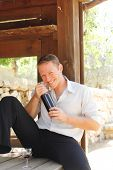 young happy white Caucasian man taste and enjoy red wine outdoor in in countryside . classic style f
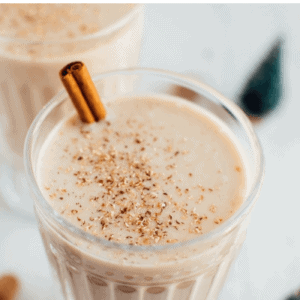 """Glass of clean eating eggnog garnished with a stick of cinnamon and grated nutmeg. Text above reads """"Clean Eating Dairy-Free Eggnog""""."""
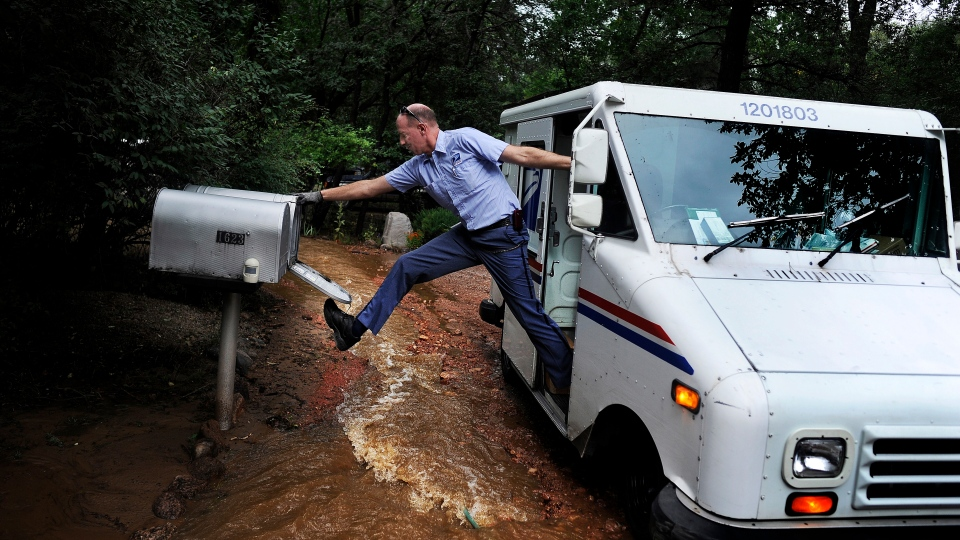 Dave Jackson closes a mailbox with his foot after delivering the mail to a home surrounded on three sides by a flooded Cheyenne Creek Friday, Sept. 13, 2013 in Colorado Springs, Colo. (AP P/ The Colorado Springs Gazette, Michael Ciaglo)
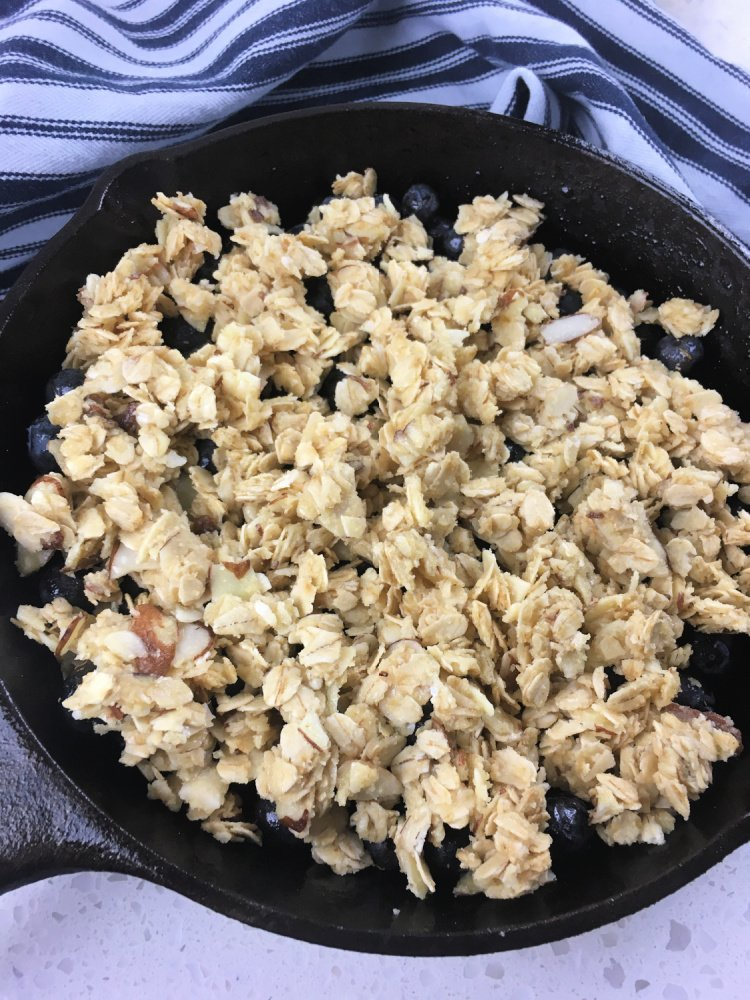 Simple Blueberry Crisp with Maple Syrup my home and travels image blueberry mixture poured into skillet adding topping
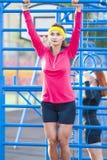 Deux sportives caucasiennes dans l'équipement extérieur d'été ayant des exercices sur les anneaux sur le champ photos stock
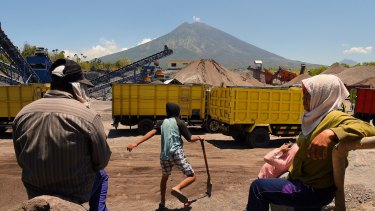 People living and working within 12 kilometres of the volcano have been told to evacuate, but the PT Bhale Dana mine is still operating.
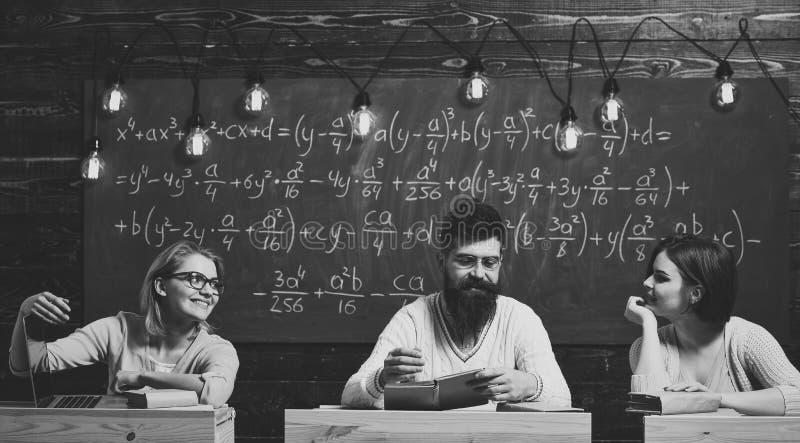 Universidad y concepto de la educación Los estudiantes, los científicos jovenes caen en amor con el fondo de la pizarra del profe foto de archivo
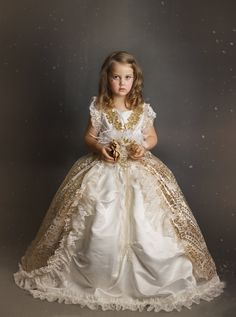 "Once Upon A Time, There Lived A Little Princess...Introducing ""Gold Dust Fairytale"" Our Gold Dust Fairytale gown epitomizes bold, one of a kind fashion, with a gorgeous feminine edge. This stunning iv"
* * * * *
> TASK OBJECTIVE
Copy all the data exactly as written, but skip any picture.

> RESPONSE FOR THIS EXERCISE
 young happy white Caucasian man taste and enjoy red wine outdoor in in countryside . classic style f
 """Glass of clean eating eggnog garnished with a stick of cinnamon and grated nutmeg. Text above reads """"Clean Eating Dairy-Free Eggnog""""."""
 Dave Jackson closes a mailbox with his foot after delivering the mail to a home surrounded on three sides by a flooded Cheyenne Creek Friday, Sept. 13, 2013 in Colorado Springs, Colo. (AP P/ The Colorado Springs Gazette, Michael Ciaglo)
 Simple Blueberry Crisp with Maple Syrup my home and travels image blueberry mixture poured into skillet adding topping
 Deux sportives caucasiennes dans l'équipement extérieur d'été ayant des exercices sur les anneaux sur le champ photos stock
 People living and working within 12 kilometres of the volcano have been told to evacuate, but the PT Bhale Dana mine is still operating.
 Universidad y concepto de la educación Los estudiantes, los científicos jovenes caen en amor con el fondo de la pizarra del profe foto de archivo
 "Once Upon A Time, There Lived A Little Princess...Introducing ""Gold Dust Fairytale"" Our Gold Dust Fairytale gown epitomizes bold, one of a kind fashion, with a gorgeous feminine edge. This stunning iv"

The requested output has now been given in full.